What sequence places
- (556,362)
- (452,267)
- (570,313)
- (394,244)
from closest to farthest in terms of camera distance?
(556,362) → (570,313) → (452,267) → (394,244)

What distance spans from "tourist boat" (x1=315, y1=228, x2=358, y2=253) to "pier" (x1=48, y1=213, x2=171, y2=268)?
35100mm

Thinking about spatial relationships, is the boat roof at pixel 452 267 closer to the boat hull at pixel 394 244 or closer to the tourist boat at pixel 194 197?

◆ **What the task asks**
Only the lines from the one that contains "What distance spans" to the end of the data should be output, exactly as they appear.

◆ **Reply to the exercise**
What distance spans from "tourist boat" (x1=315, y1=228, x2=358, y2=253) to "pier" (x1=48, y1=213, x2=171, y2=268)?
35100mm

Thinking about spatial relationships, is the boat roof at pixel 452 267 closer to the boat hull at pixel 394 244 or closer to the tourist boat at pixel 194 197?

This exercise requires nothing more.